Exercise objective —
Copy out all of the material below exactly as it appears, leaving out the pictures.

BEGIN Material for this task

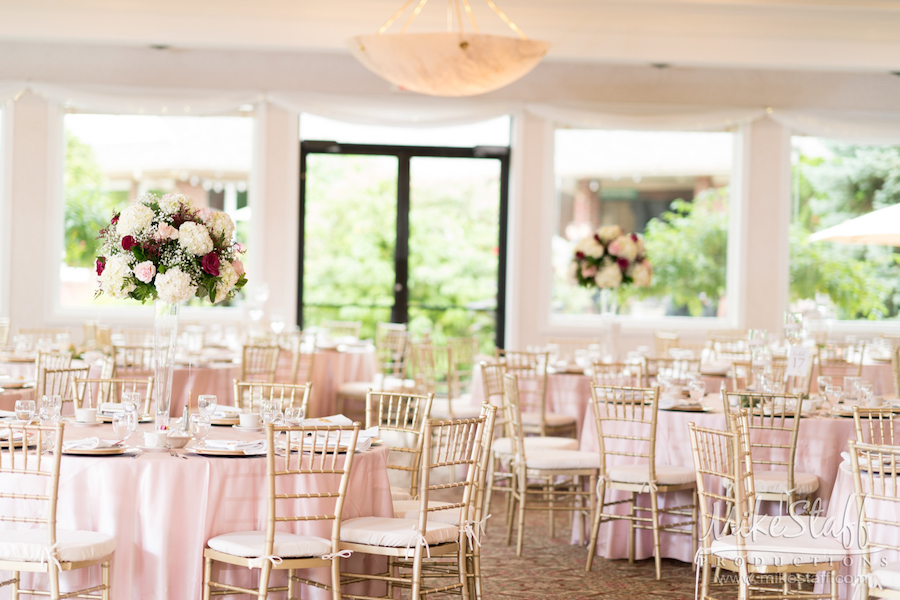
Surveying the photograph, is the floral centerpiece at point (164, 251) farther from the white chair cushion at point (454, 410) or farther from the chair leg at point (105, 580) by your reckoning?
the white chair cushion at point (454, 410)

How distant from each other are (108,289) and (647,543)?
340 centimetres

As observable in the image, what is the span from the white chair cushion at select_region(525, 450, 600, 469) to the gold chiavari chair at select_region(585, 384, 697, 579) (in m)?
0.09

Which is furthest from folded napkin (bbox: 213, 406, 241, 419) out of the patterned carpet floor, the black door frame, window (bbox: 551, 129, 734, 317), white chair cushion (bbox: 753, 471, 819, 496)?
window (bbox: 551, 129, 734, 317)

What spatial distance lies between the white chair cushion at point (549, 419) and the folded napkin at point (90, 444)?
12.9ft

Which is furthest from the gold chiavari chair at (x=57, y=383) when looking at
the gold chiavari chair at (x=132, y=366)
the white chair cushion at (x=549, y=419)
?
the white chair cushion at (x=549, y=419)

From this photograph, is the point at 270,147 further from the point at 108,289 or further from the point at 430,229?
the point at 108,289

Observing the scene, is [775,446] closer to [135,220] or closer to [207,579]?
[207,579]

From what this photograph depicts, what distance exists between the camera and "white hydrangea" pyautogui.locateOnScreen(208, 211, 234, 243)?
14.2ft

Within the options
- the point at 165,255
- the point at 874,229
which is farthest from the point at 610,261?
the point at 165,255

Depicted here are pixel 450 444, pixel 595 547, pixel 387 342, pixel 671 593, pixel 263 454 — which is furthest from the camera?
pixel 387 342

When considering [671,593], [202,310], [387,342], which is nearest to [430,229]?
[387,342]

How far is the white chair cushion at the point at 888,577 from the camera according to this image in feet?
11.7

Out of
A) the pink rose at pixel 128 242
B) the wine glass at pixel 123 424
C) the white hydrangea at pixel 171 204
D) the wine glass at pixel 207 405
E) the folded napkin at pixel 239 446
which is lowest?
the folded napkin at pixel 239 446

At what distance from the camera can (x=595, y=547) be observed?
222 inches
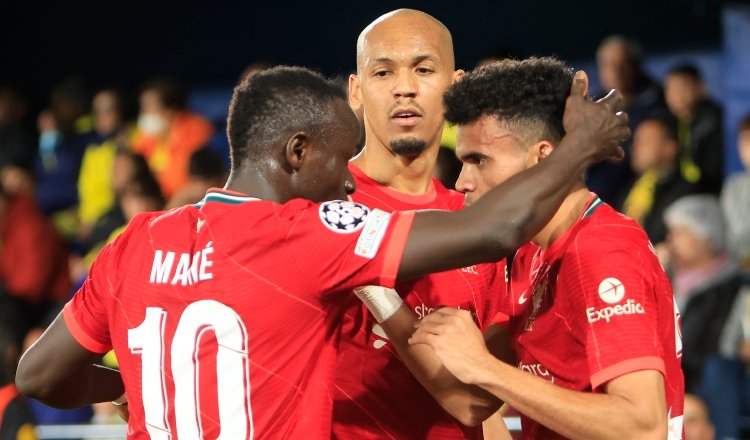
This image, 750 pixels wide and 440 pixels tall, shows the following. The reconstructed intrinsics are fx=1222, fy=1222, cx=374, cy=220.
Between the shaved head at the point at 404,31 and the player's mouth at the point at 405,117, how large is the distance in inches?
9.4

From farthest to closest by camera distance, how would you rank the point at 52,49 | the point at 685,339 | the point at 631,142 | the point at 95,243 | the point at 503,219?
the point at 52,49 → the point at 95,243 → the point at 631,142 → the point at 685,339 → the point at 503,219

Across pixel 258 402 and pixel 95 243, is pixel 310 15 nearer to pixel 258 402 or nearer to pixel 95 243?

END Material for this task

Solved exercise —
Surveying the photograph, is the floral centerpiece at point (164, 251) farther from the white chair cushion at point (454, 410) or farther from the chair leg at point (105, 580) by your reckoning?
the white chair cushion at point (454, 410)

How distant from each other are (108,289) and (647,543)?
340 centimetres

As observable in the image, what is the span from the white chair cushion at select_region(525, 450, 600, 469) to the gold chiavari chair at select_region(585, 384, 697, 579) (in m)?
0.09

Which is furthest from folded napkin (bbox: 213, 406, 241, 419) out of the patterned carpet floor, the black door frame, window (bbox: 551, 129, 734, 317), white chair cushion (bbox: 753, 471, 819, 496)?
window (bbox: 551, 129, 734, 317)

What spatial distance lies between the white chair cushion at point (549, 419) and the folded napkin at point (90, 444)?
12.9ft

Which is furthest from the gold chiavari chair at (x=57, y=383) when looking at
the gold chiavari chair at (x=132, y=366)
the white chair cushion at (x=549, y=419)
?
the white chair cushion at (x=549, y=419)

From this photograph, is the point at 270,147 further from the point at 108,289 or further from the point at 430,229?
the point at 108,289

Observing the scene, is [775,446] closer to [135,220] or closer to [207,579]?
[207,579]

From what this photograph depicts, what distance exists between the camera and "white hydrangea" pyautogui.locateOnScreen(208, 211, 234, 243)?
14.2ft

Within the options
- the point at 165,255
- the point at 874,229
which is farthest from the point at 610,261?
the point at 165,255

Depicted here are pixel 450 444, pixel 595 547, pixel 387 342, pixel 671 593, pixel 263 454 — which is furthest from the camera?
pixel 387 342

When considering [671,593], [202,310], [387,342], which is nearest to [430,229]?
[387,342]

How far is the white chair cushion at the point at 888,577 from the camera according to this image in feet?
11.7

Out of
A) the pink rose at pixel 128 242
B) the wine glass at pixel 123 424
C) the white hydrangea at pixel 171 204
D) the wine glass at pixel 207 405
E) the folded napkin at pixel 239 446
which is lowest?
the folded napkin at pixel 239 446

At what distance from the camera can (x=595, y=547) be observed?
222 inches
This image, 750 pixels wide and 440 pixels tall, shows the following. The reconstructed intrinsics are fx=1222, fy=1222, cx=374, cy=220.
Between the shaved head at the point at 404,31 and the player's mouth at the point at 405,117, how large is the distance in inches?
9.4

From farthest to closest by camera distance, how would you rank the point at 52,49 | the point at 685,339 | the point at 631,142 | the point at 95,243 | the point at 503,219?
the point at 52,49 → the point at 95,243 → the point at 631,142 → the point at 685,339 → the point at 503,219

Across pixel 258 402 and pixel 95 243, is pixel 310 15 nearer to pixel 258 402 or nearer to pixel 95 243?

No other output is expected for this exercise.